Secara default, Filestore mengenkripsi konten pelanggan dalam penyimpanan. Filestore menangani enkripsi untuk Anda tanpa tindakan tambahan dari Anda. Opsi ini disebut enkripsi default Google.

Jika ingin mengontrol kunci enkripsi, Anda dapat menggunakan kunci enkripsi yang dikelola pelanggan (CMEK) di Cloud KMS dengan layanan terintegrasi CMEK, termasuk Filestore. Dengan menggunakan kunci Cloud KMS, Anda dapat mengontrol tingkat perlindungan, lokasi, jadwal rotasi, izin penggunaan dan akses, serta batas kriptografisnya. Dengan menggunakan Cloud KMS, Anda juga dapat melihat log audit dan mengontrol siklus proses kunci. Alih-alih Google yang memiliki dan mengelola kunci enkripsi kunci (KEK) simetris yang melindungi data Anda, Andalah yang mengontrol dan mengelola kunci ini di Cloud KMS.

Setelah Anda menyiapkan resource dengan CMEK, pengalaman mengakses resource Filestore Anda mirip dengan menggunakan enkripsi default Google. Untuk mengetahui informasi selengkapnya tentang opsi enkripsi Anda, lihat Kunci enkripsi yang dikelola pelanggan (CMEK).

CMEK didukung untuk digunakan dengan instance dan cadangan Filestore.

Opsi CMEK

Filestore mendukung CMEK yang disimpan sebagai kunci software, sebagai kunci hardware di cluster HSM, dan sebagai kunci yang disimpan secara eksternal di Cloud External Key Manager (Cloud EKM).

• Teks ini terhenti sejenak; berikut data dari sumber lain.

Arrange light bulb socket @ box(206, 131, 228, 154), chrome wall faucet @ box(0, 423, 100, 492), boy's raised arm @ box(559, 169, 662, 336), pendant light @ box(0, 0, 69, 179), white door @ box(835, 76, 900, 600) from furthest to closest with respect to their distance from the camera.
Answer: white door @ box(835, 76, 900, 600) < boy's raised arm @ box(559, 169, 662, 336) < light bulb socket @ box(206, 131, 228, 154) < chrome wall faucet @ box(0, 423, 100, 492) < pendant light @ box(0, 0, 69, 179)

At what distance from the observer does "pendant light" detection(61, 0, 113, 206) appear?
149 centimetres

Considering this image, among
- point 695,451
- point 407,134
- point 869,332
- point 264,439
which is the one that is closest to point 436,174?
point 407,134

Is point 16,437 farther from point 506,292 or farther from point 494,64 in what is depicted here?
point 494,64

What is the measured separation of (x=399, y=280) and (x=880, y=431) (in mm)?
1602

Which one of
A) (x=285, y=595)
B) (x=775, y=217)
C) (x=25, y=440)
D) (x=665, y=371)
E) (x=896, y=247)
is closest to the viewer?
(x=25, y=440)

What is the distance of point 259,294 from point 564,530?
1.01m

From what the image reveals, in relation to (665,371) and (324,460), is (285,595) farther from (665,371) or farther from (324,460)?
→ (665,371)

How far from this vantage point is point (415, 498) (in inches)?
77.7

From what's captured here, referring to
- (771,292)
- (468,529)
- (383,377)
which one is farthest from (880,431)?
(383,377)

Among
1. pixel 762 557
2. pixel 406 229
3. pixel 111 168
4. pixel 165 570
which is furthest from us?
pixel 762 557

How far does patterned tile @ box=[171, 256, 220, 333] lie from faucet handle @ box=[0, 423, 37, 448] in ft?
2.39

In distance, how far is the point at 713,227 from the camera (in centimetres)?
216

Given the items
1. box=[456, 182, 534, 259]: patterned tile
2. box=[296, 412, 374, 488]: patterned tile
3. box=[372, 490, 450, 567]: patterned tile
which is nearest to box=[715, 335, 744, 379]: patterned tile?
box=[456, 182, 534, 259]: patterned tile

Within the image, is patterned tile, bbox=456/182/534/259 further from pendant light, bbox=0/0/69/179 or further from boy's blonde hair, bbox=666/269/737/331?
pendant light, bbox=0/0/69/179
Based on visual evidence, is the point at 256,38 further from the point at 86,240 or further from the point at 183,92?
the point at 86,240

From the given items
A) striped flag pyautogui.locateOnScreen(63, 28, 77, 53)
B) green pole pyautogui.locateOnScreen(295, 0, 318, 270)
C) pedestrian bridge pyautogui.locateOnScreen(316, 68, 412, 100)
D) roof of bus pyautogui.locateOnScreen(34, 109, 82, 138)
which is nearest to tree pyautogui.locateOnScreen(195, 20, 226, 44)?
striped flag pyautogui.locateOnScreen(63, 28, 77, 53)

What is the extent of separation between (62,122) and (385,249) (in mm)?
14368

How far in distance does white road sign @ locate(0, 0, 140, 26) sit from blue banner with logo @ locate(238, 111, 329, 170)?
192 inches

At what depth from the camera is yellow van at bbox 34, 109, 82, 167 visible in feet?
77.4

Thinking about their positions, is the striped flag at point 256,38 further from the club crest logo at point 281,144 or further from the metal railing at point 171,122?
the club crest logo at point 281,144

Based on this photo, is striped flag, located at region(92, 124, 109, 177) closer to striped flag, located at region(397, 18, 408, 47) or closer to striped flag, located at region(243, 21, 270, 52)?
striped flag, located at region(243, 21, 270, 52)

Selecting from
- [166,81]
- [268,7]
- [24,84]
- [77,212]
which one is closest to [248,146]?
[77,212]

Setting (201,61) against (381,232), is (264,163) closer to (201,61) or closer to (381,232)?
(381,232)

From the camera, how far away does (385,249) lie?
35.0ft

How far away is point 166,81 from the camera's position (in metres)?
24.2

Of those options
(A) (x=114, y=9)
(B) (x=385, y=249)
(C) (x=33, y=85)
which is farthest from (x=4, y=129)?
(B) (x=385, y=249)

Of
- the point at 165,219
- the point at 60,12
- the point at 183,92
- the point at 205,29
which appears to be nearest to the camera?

Untuk mengetahui informasi selengkapnya, lihat Cloud Key Management Service.

Gangguan pada layanan EKM

Secara desain, kunci eksternal dikelola oleh pihak ketiga; dalam situasi ini, Google Cloud tidak bertanggung jawab atas ketersediaan kunci.

Jika Cloud Key Management Service (Cloud KMS) diberi tahu oleh External Key Manager (EKM) bahwa kunci eksternal tidak dapat dijangkau, pengguna akan menerima notifikasi ekm_key_unreachable_detected. Selama maksimal satu jam, pengguna memiliki akses terbatas ke operasi pada instance. Setelah satu jam, jika status kunci tidak berubah, tindakan berikut akan berlaku:

• Kunci dinonaktifkan.
• Semua operasi enkripsi dan dekripsi gagal.
• Instance Filestore ditangguhkan.

Dalam beberapa kasus, seperti peristiwa yang tidak terencana seperti mulai ulang VM, akses ke instance dapat terganggu sebelum satu jam.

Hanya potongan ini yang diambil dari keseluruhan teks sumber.